Your questions should never be accusatory or judgmental or you will harm rather than enhance your opportunity for understanding. Good questions also allow you to control the tempo and direction of the conversation. They provide both parties with an opportunity for discovery and growth.

Good questioning builds on, but doesn't replace, good listening; it is always secondary to and augments listening. Don't sacrifice the opportunity to hear something important because you were busy formulating a question.


If we have listened well and filled in the gaps with good questions, we have come to know something of the other's central self. In The Art of Possibility, co-authors Rosamund and Benjamin Zander talk about the central self — the consistent nature of who we really are. They also discuss the calculating self — the persona we adopt beginning in childhood because it seems to help us make our way in the world.

RELATED: Speaking Language of Audience Critical to Good Communication, CMO Says

In any meaningful conversation, it is important to understand and speak from and to the central self; careful listening enables that to occur. Addressing ourselves to core needs and values, we arrive at mutually beneficial solutions.

Mutual understanding is greatly facilitated by mutual language. Listen for words, tempo and phrasing. You don't want to parrot what someone else is telling you, of course, but do find words that you have in common and that you can comfortably use.

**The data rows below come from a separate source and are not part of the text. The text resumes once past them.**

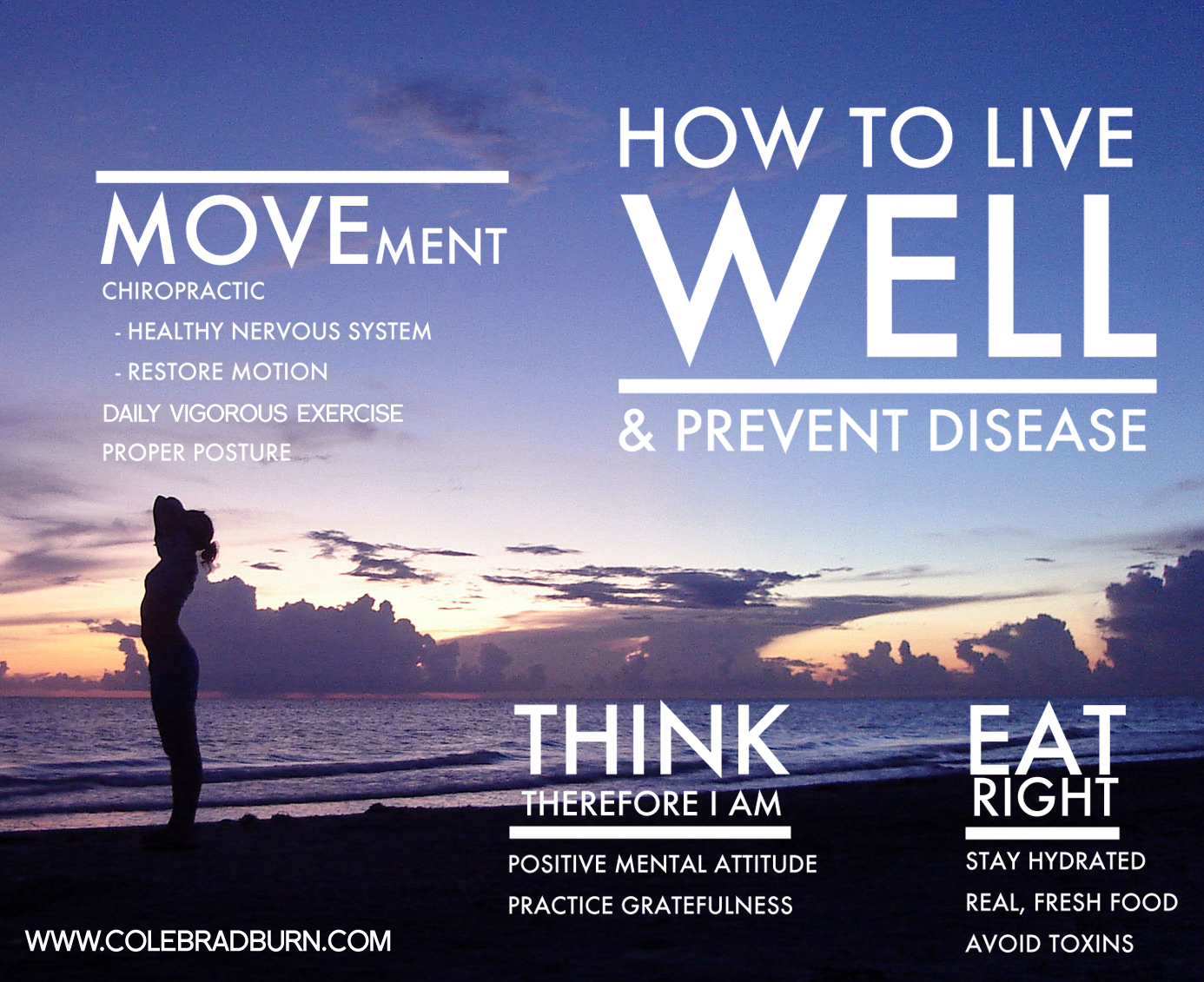 HOW TO LIVE
WELL
& PREVENT DISEASE

MOVEMENT
CHIROPRACTIC
- HEALTHY NERVOUS SYSTEM
- RESTORE MOTION
DAILY VIGOROUS EXERCISE
PROPER POSTURE

THINK
THEREFORE I AM
POSITIVE MENTAL ATTITUDE
PRACTICE GRATEFULNESS

EAT
RIGHT
STAY HYDRATED
REAL, FRESH FOOD
AVOID TOXINS

WWW.COLEBRADBURN.COM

Listen for words and phrases that the other party uses often and try them on for size in your own speech. Always be aware that words have power. The language we use gives others powerful clues as to who we are, what we think of them and what we want.

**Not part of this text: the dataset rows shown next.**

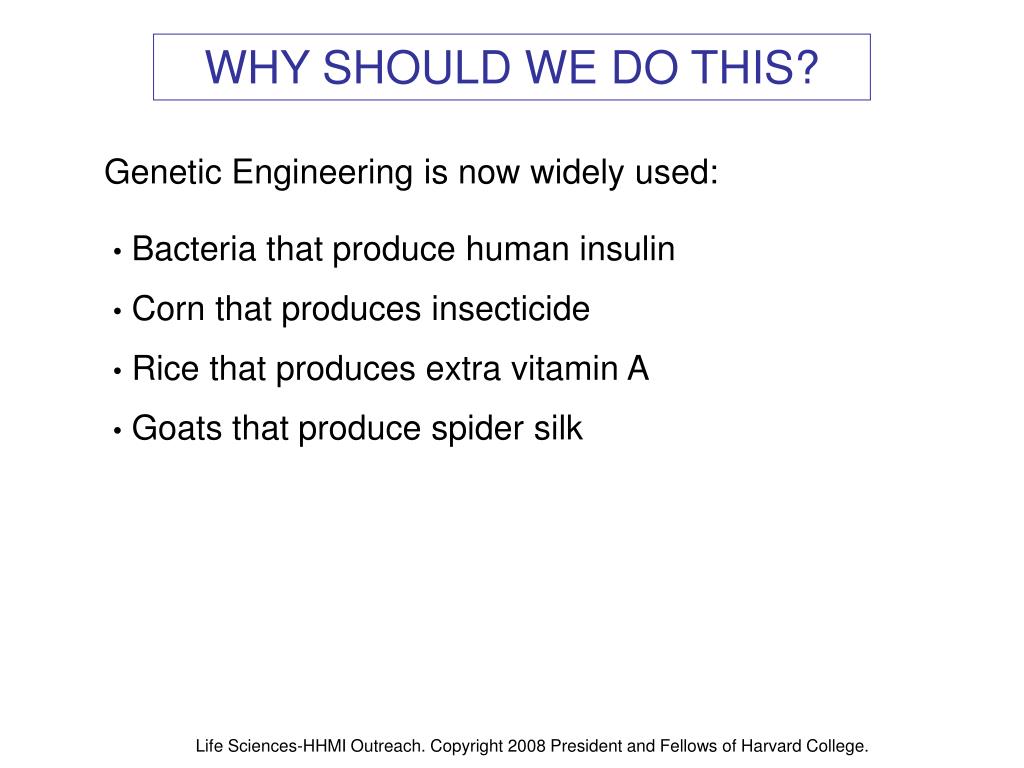 WHY SHOULD WE DO THIS?

Genetic Engineering is now widely used:

• Bacteria that produce human insulin
• Corn that produces insecticide
• Rice that produces extra vitamin A
• Goats that produce spider silk

Life Sciences-HHMI Outreach. Copyright 2008 President and Fellows of Harvard College.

According to Coach U, the three essential elements of language are word choice, alignment and delivery. Word choice includes not only single words, but also phrasing, storytelling, and the use of metaphor. Alignment is the use of the other person's jargon, definitions, stories and emotional state to craft your statements and questions. Delivery involves things like volume, pace, timing and facial expressions.

Make sure that the impression you give is the one you want and that your message is clear. Understanding of the other person and skillful use of language allow you to be understood.


The behavior of others need not perplex and frustrate us. By keeping in mind the four areas from which motivation arises and using skillful listening and questioning, we can come to a satisfying depth of understanding. By combining that understanding with well-crafted language, it is possible to increase our influence and achieve our aims without anger, frustration or stress.

Chris Cantilena, MD, MMM, is an anesthesiologist and a personal, career, and business coach for health care professionals based in Southern California.